Required task 1 >> List every group of people that the opening sentence of the funeral article says took part in the farewell.
Required task 2 >> According to the funeral article, what did the Vatican's Sistine Choir sing?
Required task 3 >> Write out the funeral article again from "VATICAN CITY - Presidents, prime" to "of the Gospel.", replacing "coffin" with "casket" throughout.

Selected excerpt >>
>>>>

Da International Herald Tribune del 08/04/2005
Originale su http://www.iht.com/articles/2005/04/08/europe/web.pfuneral.html

Throngs bid farewell to Pope John Paul II at funeral in St. Peter’s Square

VATICAN CITY - Presidents, prime ministers and kings joined millions of pilgrims, prelates and other religious leaders crowding St. Peter’s Square and Rome in paying a final farewell Friday to Pope John Paul II at a funeral capping one of the largest religious gatherings in the West in modern times.

Applause rang out as John Paul’s simple wooden coffin, adorned with a cross and the ‘‘M’’ for Mary, was carried out into the square from St. Peter’s Basilica and placed on a carpet on the ground in front of the altar.

Prelates placed a copy of the Gospel on the coffin as the Vatican’s Sistine Choir sang the Gregorian chant ‘‘Grant him eternal rest O Lord.’’ Cardinals wearing white miters processed out onto the square, the wind whipping their red vestments and the pages of the Gospel.

<<<<

Recorded information >>

>>>>

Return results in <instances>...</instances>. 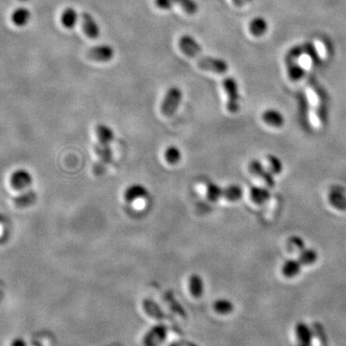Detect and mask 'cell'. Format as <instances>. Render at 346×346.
I'll return each mask as SVG.
<instances>
[{"label": "cell", "mask_w": 346, "mask_h": 346, "mask_svg": "<svg viewBox=\"0 0 346 346\" xmlns=\"http://www.w3.org/2000/svg\"><path fill=\"white\" fill-rule=\"evenodd\" d=\"M179 47L187 57L196 60V63L203 70L211 71L217 74H223L228 71L226 62L209 56H204L202 47L197 40L189 35H184L179 40Z\"/></svg>", "instance_id": "cell-1"}, {"label": "cell", "mask_w": 346, "mask_h": 346, "mask_svg": "<svg viewBox=\"0 0 346 346\" xmlns=\"http://www.w3.org/2000/svg\"><path fill=\"white\" fill-rule=\"evenodd\" d=\"M183 98L182 91L177 87L170 88L161 103V112L165 117H173L177 112Z\"/></svg>", "instance_id": "cell-2"}, {"label": "cell", "mask_w": 346, "mask_h": 346, "mask_svg": "<svg viewBox=\"0 0 346 346\" xmlns=\"http://www.w3.org/2000/svg\"><path fill=\"white\" fill-rule=\"evenodd\" d=\"M223 88L227 94V110L230 113H237L240 110V93L237 81L232 77L224 79Z\"/></svg>", "instance_id": "cell-3"}, {"label": "cell", "mask_w": 346, "mask_h": 346, "mask_svg": "<svg viewBox=\"0 0 346 346\" xmlns=\"http://www.w3.org/2000/svg\"><path fill=\"white\" fill-rule=\"evenodd\" d=\"M114 55H115L114 48L108 44L96 45L93 48L89 49V51L87 52V57L90 60H93L95 62H101V63L111 61L114 58Z\"/></svg>", "instance_id": "cell-4"}, {"label": "cell", "mask_w": 346, "mask_h": 346, "mask_svg": "<svg viewBox=\"0 0 346 346\" xmlns=\"http://www.w3.org/2000/svg\"><path fill=\"white\" fill-rule=\"evenodd\" d=\"M33 182L32 175L25 170L15 171L11 176V186L15 190H22Z\"/></svg>", "instance_id": "cell-5"}, {"label": "cell", "mask_w": 346, "mask_h": 346, "mask_svg": "<svg viewBox=\"0 0 346 346\" xmlns=\"http://www.w3.org/2000/svg\"><path fill=\"white\" fill-rule=\"evenodd\" d=\"M82 28L84 33L91 40H96L100 35V29L93 15L89 13H82Z\"/></svg>", "instance_id": "cell-6"}, {"label": "cell", "mask_w": 346, "mask_h": 346, "mask_svg": "<svg viewBox=\"0 0 346 346\" xmlns=\"http://www.w3.org/2000/svg\"><path fill=\"white\" fill-rule=\"evenodd\" d=\"M248 170L249 173H251L254 176L259 177L261 179H263V181L265 182L266 186L269 187H273L274 186V180L272 178V175L269 172H266L264 169V167L262 166V164L258 160H252L251 163L248 166Z\"/></svg>", "instance_id": "cell-7"}, {"label": "cell", "mask_w": 346, "mask_h": 346, "mask_svg": "<svg viewBox=\"0 0 346 346\" xmlns=\"http://www.w3.org/2000/svg\"><path fill=\"white\" fill-rule=\"evenodd\" d=\"M147 189L143 186V185H140V184H133L130 186H128L125 191H124V199L131 204L133 203L135 201L139 199H143L145 198L146 196H147Z\"/></svg>", "instance_id": "cell-8"}, {"label": "cell", "mask_w": 346, "mask_h": 346, "mask_svg": "<svg viewBox=\"0 0 346 346\" xmlns=\"http://www.w3.org/2000/svg\"><path fill=\"white\" fill-rule=\"evenodd\" d=\"M95 133L97 137V144L99 146L110 147L111 143L114 140L113 130L105 124H98L95 127Z\"/></svg>", "instance_id": "cell-9"}, {"label": "cell", "mask_w": 346, "mask_h": 346, "mask_svg": "<svg viewBox=\"0 0 346 346\" xmlns=\"http://www.w3.org/2000/svg\"><path fill=\"white\" fill-rule=\"evenodd\" d=\"M166 336V327L160 325L152 328L145 338V346H156L163 342Z\"/></svg>", "instance_id": "cell-10"}, {"label": "cell", "mask_w": 346, "mask_h": 346, "mask_svg": "<svg viewBox=\"0 0 346 346\" xmlns=\"http://www.w3.org/2000/svg\"><path fill=\"white\" fill-rule=\"evenodd\" d=\"M307 96L309 98V102L311 105V119L315 125H318L319 120V108H320V99L318 97V94L311 88L308 87L306 90Z\"/></svg>", "instance_id": "cell-11"}, {"label": "cell", "mask_w": 346, "mask_h": 346, "mask_svg": "<svg viewBox=\"0 0 346 346\" xmlns=\"http://www.w3.org/2000/svg\"><path fill=\"white\" fill-rule=\"evenodd\" d=\"M188 288L191 295L195 298H199L204 293V282L198 274L190 275L188 280Z\"/></svg>", "instance_id": "cell-12"}, {"label": "cell", "mask_w": 346, "mask_h": 346, "mask_svg": "<svg viewBox=\"0 0 346 346\" xmlns=\"http://www.w3.org/2000/svg\"><path fill=\"white\" fill-rule=\"evenodd\" d=\"M263 120L267 125L279 128L284 124V118L278 111L267 110L263 114Z\"/></svg>", "instance_id": "cell-13"}, {"label": "cell", "mask_w": 346, "mask_h": 346, "mask_svg": "<svg viewBox=\"0 0 346 346\" xmlns=\"http://www.w3.org/2000/svg\"><path fill=\"white\" fill-rule=\"evenodd\" d=\"M329 203L339 211H346V195L339 190H332L328 194Z\"/></svg>", "instance_id": "cell-14"}, {"label": "cell", "mask_w": 346, "mask_h": 346, "mask_svg": "<svg viewBox=\"0 0 346 346\" xmlns=\"http://www.w3.org/2000/svg\"><path fill=\"white\" fill-rule=\"evenodd\" d=\"M37 200V193L34 190H29L13 199V203L18 208H26L34 204Z\"/></svg>", "instance_id": "cell-15"}, {"label": "cell", "mask_w": 346, "mask_h": 346, "mask_svg": "<svg viewBox=\"0 0 346 346\" xmlns=\"http://www.w3.org/2000/svg\"><path fill=\"white\" fill-rule=\"evenodd\" d=\"M249 193H250V198L252 200V202L257 205H262L270 198L269 191L263 187L252 186L250 188Z\"/></svg>", "instance_id": "cell-16"}, {"label": "cell", "mask_w": 346, "mask_h": 346, "mask_svg": "<svg viewBox=\"0 0 346 346\" xmlns=\"http://www.w3.org/2000/svg\"><path fill=\"white\" fill-rule=\"evenodd\" d=\"M301 266L302 265L298 260H288L282 266V273L284 276L292 278L299 273Z\"/></svg>", "instance_id": "cell-17"}, {"label": "cell", "mask_w": 346, "mask_h": 346, "mask_svg": "<svg viewBox=\"0 0 346 346\" xmlns=\"http://www.w3.org/2000/svg\"><path fill=\"white\" fill-rule=\"evenodd\" d=\"M143 307H144V310L146 311V313L150 317L157 319V320H163L165 318V315H164L163 311L161 310L160 307L158 306L151 299H148V298L144 299Z\"/></svg>", "instance_id": "cell-18"}, {"label": "cell", "mask_w": 346, "mask_h": 346, "mask_svg": "<svg viewBox=\"0 0 346 346\" xmlns=\"http://www.w3.org/2000/svg\"><path fill=\"white\" fill-rule=\"evenodd\" d=\"M78 21V13L72 9V8H67L66 9L61 16V22L63 26L66 27L67 29H71L77 24Z\"/></svg>", "instance_id": "cell-19"}, {"label": "cell", "mask_w": 346, "mask_h": 346, "mask_svg": "<svg viewBox=\"0 0 346 346\" xmlns=\"http://www.w3.org/2000/svg\"><path fill=\"white\" fill-rule=\"evenodd\" d=\"M243 191L240 186L232 185L223 188V194L222 198L229 201V202H237L242 197Z\"/></svg>", "instance_id": "cell-20"}, {"label": "cell", "mask_w": 346, "mask_h": 346, "mask_svg": "<svg viewBox=\"0 0 346 346\" xmlns=\"http://www.w3.org/2000/svg\"><path fill=\"white\" fill-rule=\"evenodd\" d=\"M266 30H267L266 21L264 18H261V17L253 19L249 25L250 33L253 35L254 37H257V38L263 36L266 33Z\"/></svg>", "instance_id": "cell-21"}, {"label": "cell", "mask_w": 346, "mask_h": 346, "mask_svg": "<svg viewBox=\"0 0 346 346\" xmlns=\"http://www.w3.org/2000/svg\"><path fill=\"white\" fill-rule=\"evenodd\" d=\"M223 194V188L212 182H209L207 184V189H206V195L207 198L211 202H217L220 198H222Z\"/></svg>", "instance_id": "cell-22"}, {"label": "cell", "mask_w": 346, "mask_h": 346, "mask_svg": "<svg viewBox=\"0 0 346 346\" xmlns=\"http://www.w3.org/2000/svg\"><path fill=\"white\" fill-rule=\"evenodd\" d=\"M318 260V253L313 249H304L302 250L299 256L298 261L302 266H311L315 264Z\"/></svg>", "instance_id": "cell-23"}, {"label": "cell", "mask_w": 346, "mask_h": 346, "mask_svg": "<svg viewBox=\"0 0 346 346\" xmlns=\"http://www.w3.org/2000/svg\"><path fill=\"white\" fill-rule=\"evenodd\" d=\"M182 158L181 151L178 147L171 146L165 150V159L170 165H176Z\"/></svg>", "instance_id": "cell-24"}, {"label": "cell", "mask_w": 346, "mask_h": 346, "mask_svg": "<svg viewBox=\"0 0 346 346\" xmlns=\"http://www.w3.org/2000/svg\"><path fill=\"white\" fill-rule=\"evenodd\" d=\"M31 14L26 9H18L12 15L13 22L17 26H23L29 21Z\"/></svg>", "instance_id": "cell-25"}, {"label": "cell", "mask_w": 346, "mask_h": 346, "mask_svg": "<svg viewBox=\"0 0 346 346\" xmlns=\"http://www.w3.org/2000/svg\"><path fill=\"white\" fill-rule=\"evenodd\" d=\"M187 14H195L198 12V4L194 0H174Z\"/></svg>", "instance_id": "cell-26"}, {"label": "cell", "mask_w": 346, "mask_h": 346, "mask_svg": "<svg viewBox=\"0 0 346 346\" xmlns=\"http://www.w3.org/2000/svg\"><path fill=\"white\" fill-rule=\"evenodd\" d=\"M165 298H166L167 303L169 304V306L171 307V309L173 310V312L181 315L182 317H186V312L184 311V309H183V307L181 306V304L175 299V297H174L173 293L168 292L165 295Z\"/></svg>", "instance_id": "cell-27"}, {"label": "cell", "mask_w": 346, "mask_h": 346, "mask_svg": "<svg viewBox=\"0 0 346 346\" xmlns=\"http://www.w3.org/2000/svg\"><path fill=\"white\" fill-rule=\"evenodd\" d=\"M287 247L291 252L300 253L304 250V241L299 237H292L287 241Z\"/></svg>", "instance_id": "cell-28"}, {"label": "cell", "mask_w": 346, "mask_h": 346, "mask_svg": "<svg viewBox=\"0 0 346 346\" xmlns=\"http://www.w3.org/2000/svg\"><path fill=\"white\" fill-rule=\"evenodd\" d=\"M266 163L268 165V171L271 174H279L282 172V163L277 157L273 155H268L266 157Z\"/></svg>", "instance_id": "cell-29"}, {"label": "cell", "mask_w": 346, "mask_h": 346, "mask_svg": "<svg viewBox=\"0 0 346 346\" xmlns=\"http://www.w3.org/2000/svg\"><path fill=\"white\" fill-rule=\"evenodd\" d=\"M213 309L219 314H227L233 310V304L226 299H219L213 304Z\"/></svg>", "instance_id": "cell-30"}, {"label": "cell", "mask_w": 346, "mask_h": 346, "mask_svg": "<svg viewBox=\"0 0 346 346\" xmlns=\"http://www.w3.org/2000/svg\"><path fill=\"white\" fill-rule=\"evenodd\" d=\"M175 4L174 0H155V5L161 10H171Z\"/></svg>", "instance_id": "cell-31"}, {"label": "cell", "mask_w": 346, "mask_h": 346, "mask_svg": "<svg viewBox=\"0 0 346 346\" xmlns=\"http://www.w3.org/2000/svg\"><path fill=\"white\" fill-rule=\"evenodd\" d=\"M232 1L239 8L244 7V6H246L252 2V0H232Z\"/></svg>", "instance_id": "cell-32"}, {"label": "cell", "mask_w": 346, "mask_h": 346, "mask_svg": "<svg viewBox=\"0 0 346 346\" xmlns=\"http://www.w3.org/2000/svg\"><path fill=\"white\" fill-rule=\"evenodd\" d=\"M317 50H318V52H319V54H320L322 58L325 57V54L326 53H325L324 45H323L321 42H320V41H317Z\"/></svg>", "instance_id": "cell-33"}, {"label": "cell", "mask_w": 346, "mask_h": 346, "mask_svg": "<svg viewBox=\"0 0 346 346\" xmlns=\"http://www.w3.org/2000/svg\"><path fill=\"white\" fill-rule=\"evenodd\" d=\"M6 221V217L0 213V223H4Z\"/></svg>", "instance_id": "cell-34"}, {"label": "cell", "mask_w": 346, "mask_h": 346, "mask_svg": "<svg viewBox=\"0 0 346 346\" xmlns=\"http://www.w3.org/2000/svg\"><path fill=\"white\" fill-rule=\"evenodd\" d=\"M5 240H6V238H5V237H0V243H1V242H3V241H4Z\"/></svg>", "instance_id": "cell-35"}, {"label": "cell", "mask_w": 346, "mask_h": 346, "mask_svg": "<svg viewBox=\"0 0 346 346\" xmlns=\"http://www.w3.org/2000/svg\"><path fill=\"white\" fill-rule=\"evenodd\" d=\"M20 1H27V0H20Z\"/></svg>", "instance_id": "cell-36"}]
</instances>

<<<<

Result 1 >> Presidents, prime ministers, kings, pilgrims, prelates, and other religious leaders.

Result 2 >> The Gregorian chant "Grant him eternal rest O Lord."

Result 3 >>
VATICAN CITY - Presidents, prime ministers and kings joined millions of pilgrims, prelates and other religious leaders crowding St. Peter’s Square and Rome in paying a final farewell Friday to Pope John Paul II at a funeral capping one of the largest religious gatherings in the West in modern times.

Applause rang out as John Paul’s simple wooden casket, adorned with a cross and the ‘‘M’’ for Mary, was carried out into the square from St. Peter’s Basilica and placed on a carpet on the ground in front of the altar.

Prelates placed a copy of the Gospel on the casket as the Vatican’s Sistine Choir sang the Gregorian chant ‘‘Grant him eternal rest O Lord.’’ Cardinals wearing white miters processed out onto the square, the wind whipping their red vestments and the pages of the Gospel.